Понимание этого приносило некоторое облегчение, мгновение растущей ясности в темноте, в которой шумели крылья больших птиц.

«Господи, из чего Ты составил меня —

чтобы мне не дано было узнать себя даже в собственном облике?»

Едва он успевает так подумать, как появляется транспорт. Большая телега, похоронные дроги, которые некогда соорудили, чтобы эффективнее перевозить мертвецов — не меньше тридцати шести разных ячеек и отделений на одной платформе (к тому же большинство из них выдвижные, как ящики письменного стола или противни в духовке). Но на козлах сидит не Меир Кламм, а амтсляйтер Бибов; и в эту минуту председатель замечает, как велик катафалк, его крыша выше, чем у домов, развалины которых окружают площадь.

— Вы едете или нет? Сейчас отходит последний поезд! — кричит Бибов с кучерских козел; сопровождающие его ребята из бригады по расчистке завалов уже начали грузить стулья, письменные столы и шкафы. А высоко на дереве, на раскидистой вишне, где денежные приношения старосте гетто качаются, словно крупные черные плоды, Дитя машет руками, подавая знак всем, кто ждет внизу на земле:

«ТРАНСПОРТ! ТРАНСПОРТ ПРИШЕЛ!»

* * *

Регина в отчаянии. «Я не поеду в этой телеге», — говорит она; глаза у нее широко раскрыты, а щеки пылают от стыда.

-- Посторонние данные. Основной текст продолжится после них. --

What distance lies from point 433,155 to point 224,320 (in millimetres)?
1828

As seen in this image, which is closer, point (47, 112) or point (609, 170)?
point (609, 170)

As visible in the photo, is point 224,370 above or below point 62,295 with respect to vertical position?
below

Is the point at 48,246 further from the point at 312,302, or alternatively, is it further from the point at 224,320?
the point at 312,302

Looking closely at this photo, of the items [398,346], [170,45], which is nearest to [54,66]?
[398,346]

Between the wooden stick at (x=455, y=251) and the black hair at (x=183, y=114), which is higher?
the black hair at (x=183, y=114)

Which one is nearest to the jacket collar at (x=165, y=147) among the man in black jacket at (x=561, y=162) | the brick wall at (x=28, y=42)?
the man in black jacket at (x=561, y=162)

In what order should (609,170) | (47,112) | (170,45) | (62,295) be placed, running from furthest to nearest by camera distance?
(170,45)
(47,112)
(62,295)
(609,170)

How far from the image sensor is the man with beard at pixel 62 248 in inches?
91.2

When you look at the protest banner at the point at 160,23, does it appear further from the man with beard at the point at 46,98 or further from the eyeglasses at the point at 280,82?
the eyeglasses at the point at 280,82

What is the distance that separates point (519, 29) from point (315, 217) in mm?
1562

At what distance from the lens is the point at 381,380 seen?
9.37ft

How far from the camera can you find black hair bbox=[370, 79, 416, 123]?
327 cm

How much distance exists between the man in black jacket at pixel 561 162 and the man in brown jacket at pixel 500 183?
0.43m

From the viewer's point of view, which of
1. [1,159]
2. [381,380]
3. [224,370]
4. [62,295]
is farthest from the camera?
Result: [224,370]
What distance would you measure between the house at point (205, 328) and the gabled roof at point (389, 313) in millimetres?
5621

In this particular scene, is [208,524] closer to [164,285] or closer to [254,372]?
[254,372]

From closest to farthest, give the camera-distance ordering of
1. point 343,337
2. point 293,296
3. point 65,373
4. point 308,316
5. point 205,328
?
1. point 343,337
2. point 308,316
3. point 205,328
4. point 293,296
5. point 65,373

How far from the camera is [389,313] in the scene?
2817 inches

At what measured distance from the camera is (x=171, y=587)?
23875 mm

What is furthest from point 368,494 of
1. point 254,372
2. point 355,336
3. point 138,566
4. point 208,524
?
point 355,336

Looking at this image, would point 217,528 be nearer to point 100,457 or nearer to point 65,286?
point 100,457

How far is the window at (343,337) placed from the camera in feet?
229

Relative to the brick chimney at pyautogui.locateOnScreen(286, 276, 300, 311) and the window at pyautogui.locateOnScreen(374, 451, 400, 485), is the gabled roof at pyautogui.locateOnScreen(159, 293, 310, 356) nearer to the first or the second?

Но в конце концов она садится на дроги. Выбора нет.

Сташек сидит, привалившись спиной к сундукам и чемоданам, подпирающим кучерские козлы, и смотрит, как гетто исчезает за облаком жаркой сухой пыли, которая поднимается из-под колес. Пустые дома на фоне бессмысленного неба. Улицы, которые больше не улицы, а просто вытянутые проезды, чтобы проще было добраться до отдаленных сараев или хозяйственных построек. Забор, закрывавший угольный склад, давно пущен на дрова; ряды клеток для кур с изломанной решеткой; насос без ручки.